La lezione di Chivu non è a Conte ma all'Italia intera

Mentre dallo stadio Maradona la polemica arbitrale si estendeva a tutto il Paese, una sola persona ha mantenuto lucidità: ripartiamo da li

di Stefano Fiore
27 Ott 2025 - 09:48

Mentre il mondo va avanti, non solo quello del calcio, gran parte - la stragrande maggioranza, bisogna ammetterlo - delle persone che gravitano attorno al calcio italiano è ancora ferma al contatto Di Lorenzo-Mkhitaryan e, soprattutto, a ciò che la decisione di Mariani ha successivamente scatenato. E quando parliamo di "persone che gravitano attorno al calcio italiano" non vogliamo sottrarci al giochino: sui social, su Whatsapp, al bar (esistono ancora le discussioni al bar?) si parla soprattutto di Napoli-Inter, a meno che non simpatizziate per la Juventus, che ha altri problemi in questo momento, ma è così pure su giornali, radio e siti web. Ci sta, alla fine è l'argomento più caldo, che divide, che merita approfondimenti e spiegazioni. Ma non può e non deve essere l'unico centro di gravità permanente della Serie A.

Una sola persona, almeno tra quelle più in vista, invece, ha mantenuto quella lucidità necessaria a far bene il proprio lavoro e, magari, insegnarci qualcosa: Cristian Chivu. Nonostante una sconfitta dolorosa, nella quale una svista arbitrale ha inciso il giusto ma non può essere l'unica spiegazione (dopotutto il rigore di De Bruyne è stato segnato al 33', c'era tutto il tempo per reimpostare morale e match), le tensioni con la panchina azzurra nel finale e pure le bordate di Antonio Conte, l'allenatore dell'Inter si è presentato ai microfoni in versione zen.

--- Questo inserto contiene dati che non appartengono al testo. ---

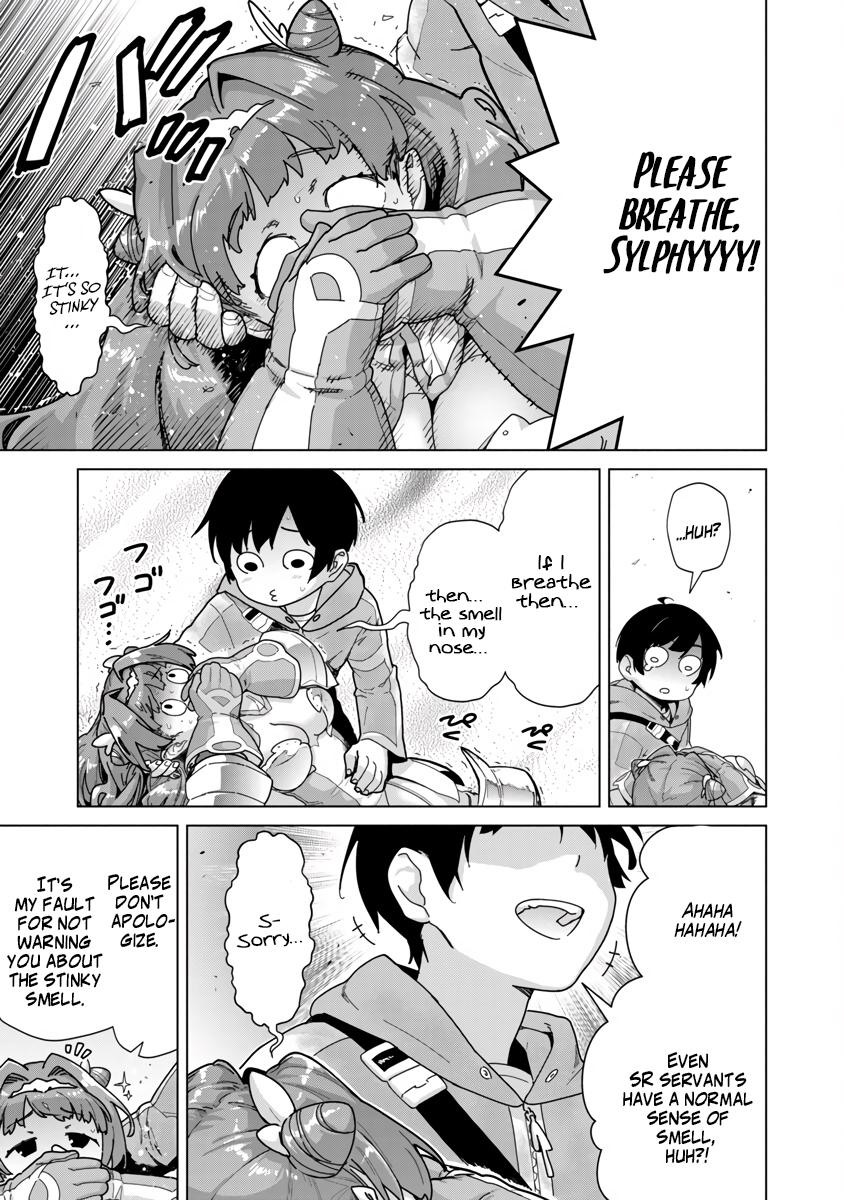 Mob kara Hajimaru Tansaku Eiyuutan Chap 6 - Next Chap 7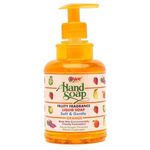 Yuri Hand Soap Orange Pump 410ml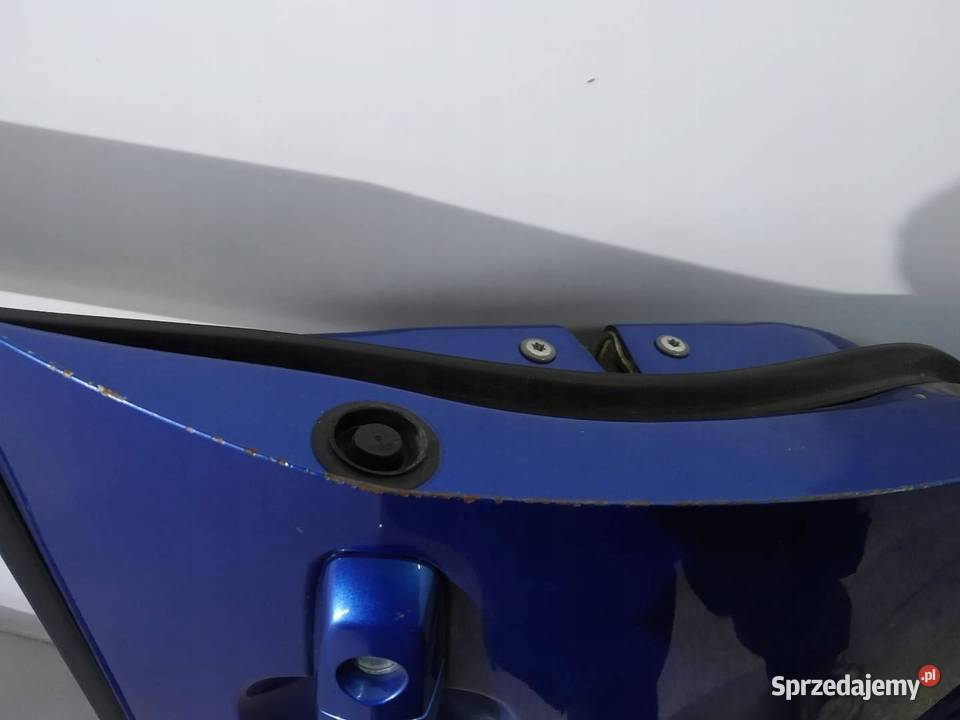 DRZWI LEWE PRZÓD NIEBIESKIE Suzuki Swift IV świętokrzyskie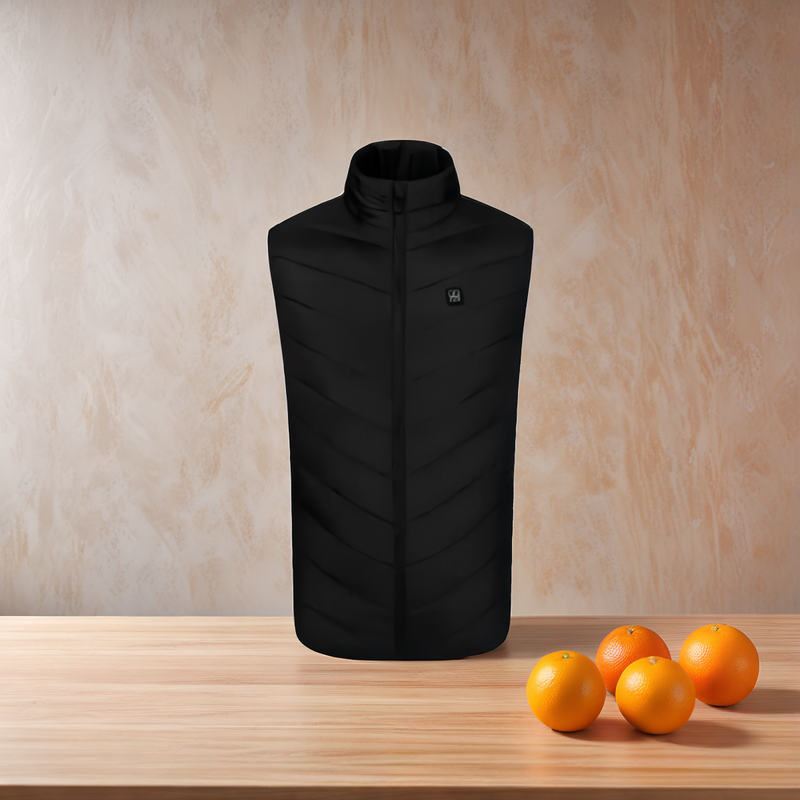 HOTVEX USB HEATED VEST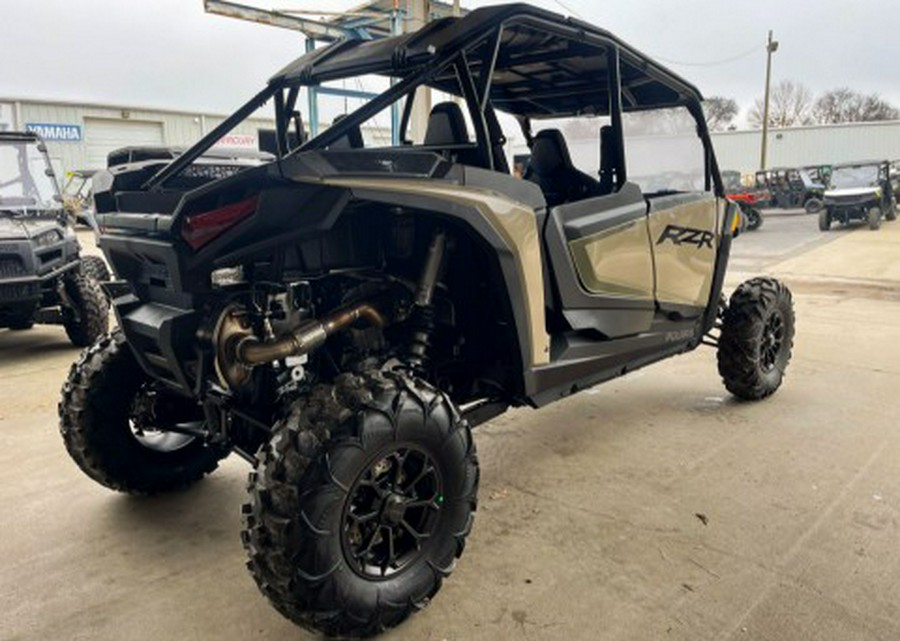 2026 Polaris RZR XP 4 1000 Sport
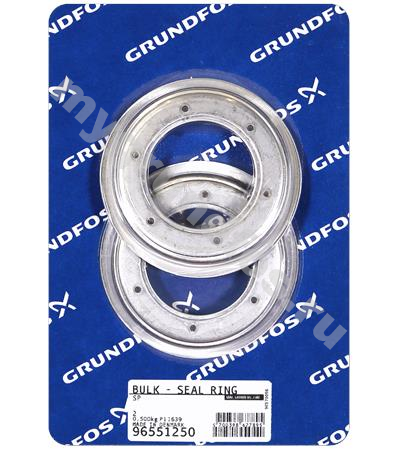 Bulk - Seal ring retainer cpl, SP
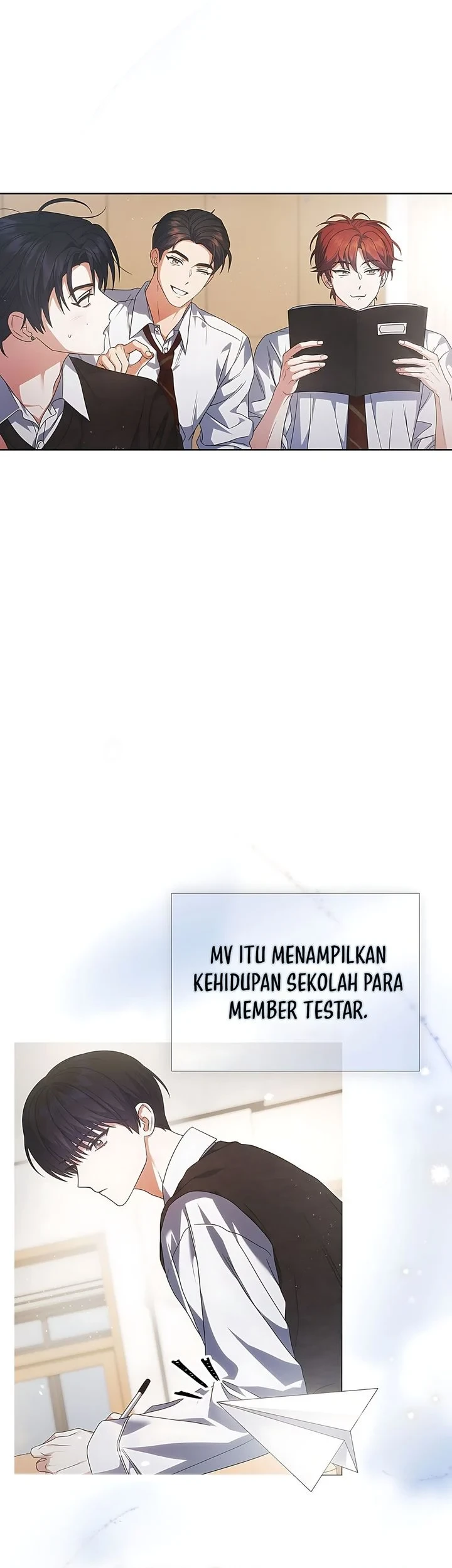 Debut or Die Chapter 102 - halaman 30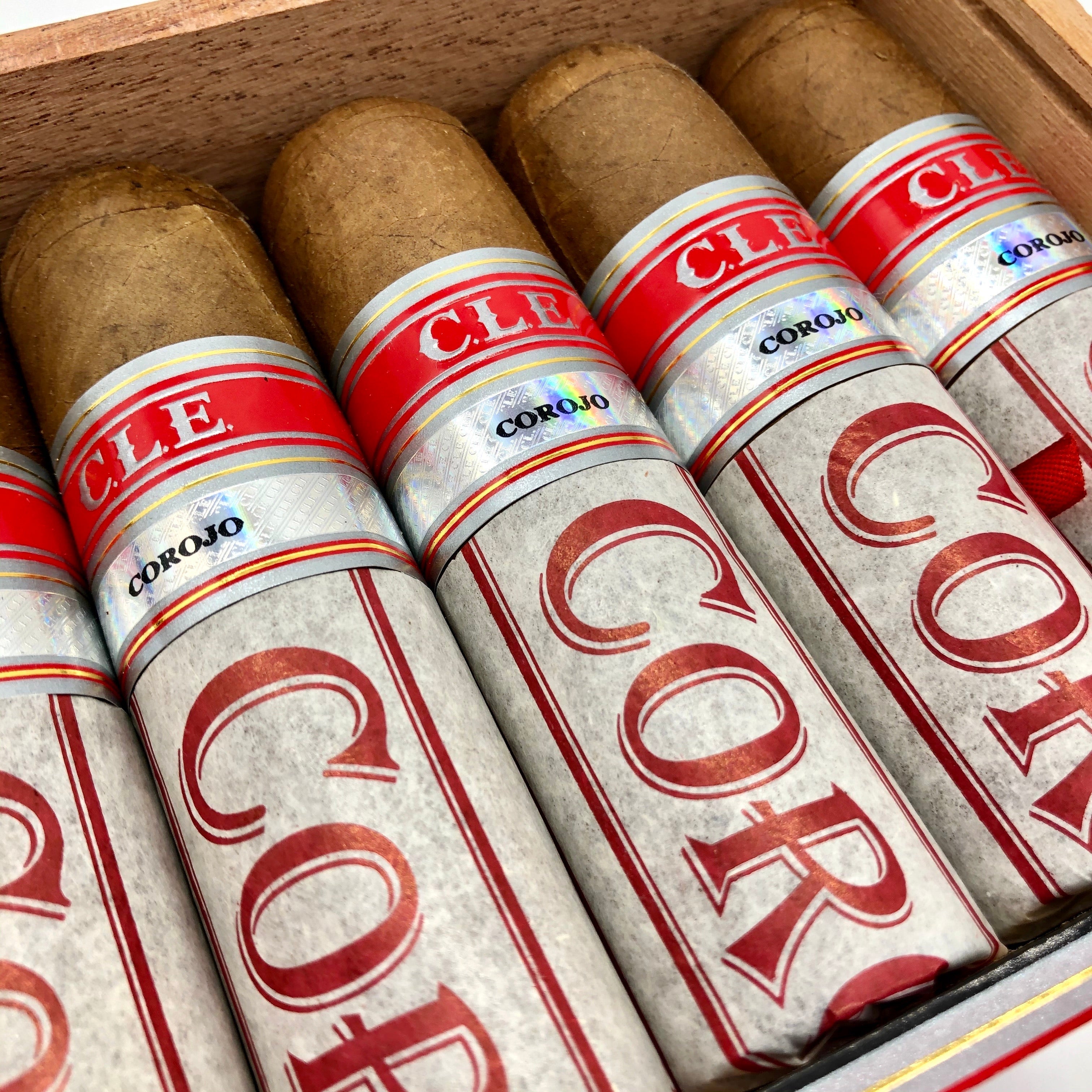 CLE Corojo 69 x 4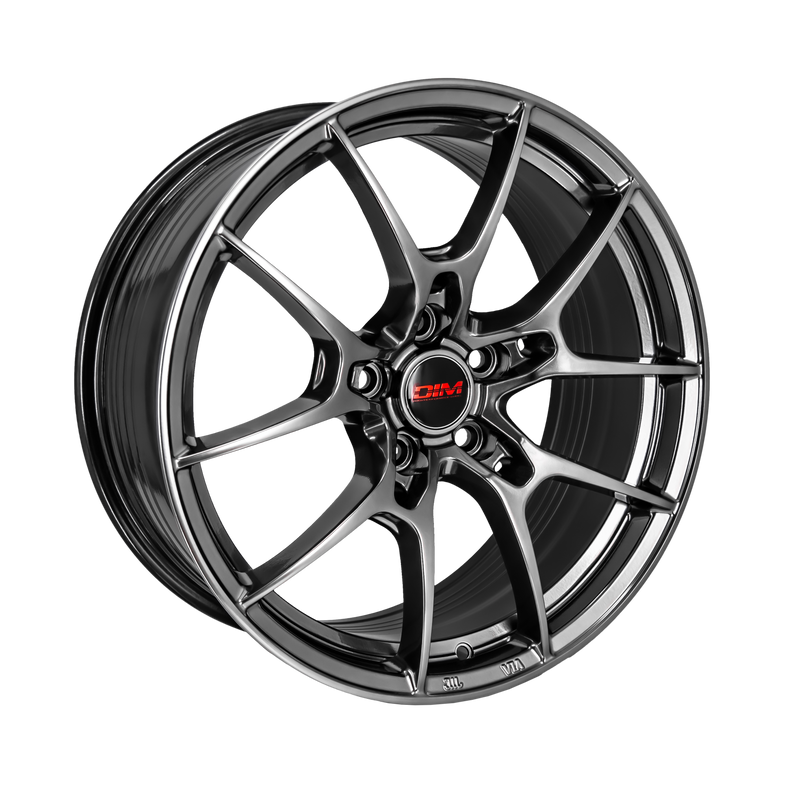 DIM WC001 Grey Silver Lip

Il bello del tecnico romeno è che quello stato d'animo non era figlio di una dozzina di camomille prese nello spogliatoio per prepararsi alla raffica di domande a cui sarebbe presto stato sottoposto ma è qualcosa di naturale, una sorta di mantra con cui vive sia lo sport sia la vita. Lo si è capito meglio in questi mesi sulla panchina nerazzurra (se non vi è ancora capitato, risentitevi qualche conferenza stampa pre-partita) ma, chiedetelo a chi lo conosce da tempo, era così anche da giocatore, anche quando doveva prendersi secchiate di fango in faccia per scusarsi di quella che, probabilmente, è stata la cosa più brutta che aveva fatto da calciatore (il pugno tirato a Rossi in Bari-Inter del 2011). 

In poche parole Chivu:

  1. Ha spento le polemiche, pur nel rispetto dei ruoli (lui è il tecnico, la società fa la società): "La società ha il diritto di fare quello che pensa che sia giusto da fare, io da allenatore per coerenza non verrò mai a lamentarmi qua perché ho una dignità e un approccio diverso da quello a cui molti sono abituati"
  2. Ha richiamato la squadra alle proprie responsabilità: "I giocatori devono pensare solo a giocare. Abbiamo sprecato energie a discutere con la loro panchina e da lì non siamo più riusciti a mantenere la lucidità necessaria per ribaltarla. Abbiamo sprecato energie inutilmente. Dovevamo restare lucidi, capire meglio le dinamiche e i momenti della partita".
  3. Ha dato una lezione a tutti: "Io sto cercando di cambiare le cose ma per ora lotto da solo, siamo sempre abituati a piangere e lamentarci e dobbiamo evolverci. Finché sarà qui farà questo, non mi interessa cosa pensano gli altri di me".

Ora sta a noi prendere nel giusto verso queste parole, visto che in questa società egoriferita dà sempre fastidio chi tenta di parlarci di qualcosa di diverso, quasi come se volesse ergersi a santone dalla caratura spirituale superiore. Eppure, troppo spesso, siamo noi - sopraffatti da divisioni di tifo o culturali - che vediamo del marcio in qualcosa che marcio non è, non accorgendoci che si può sempre imparare. Tanto noi ci risentiamo alla prossima polemica arbitrale, ovviamente.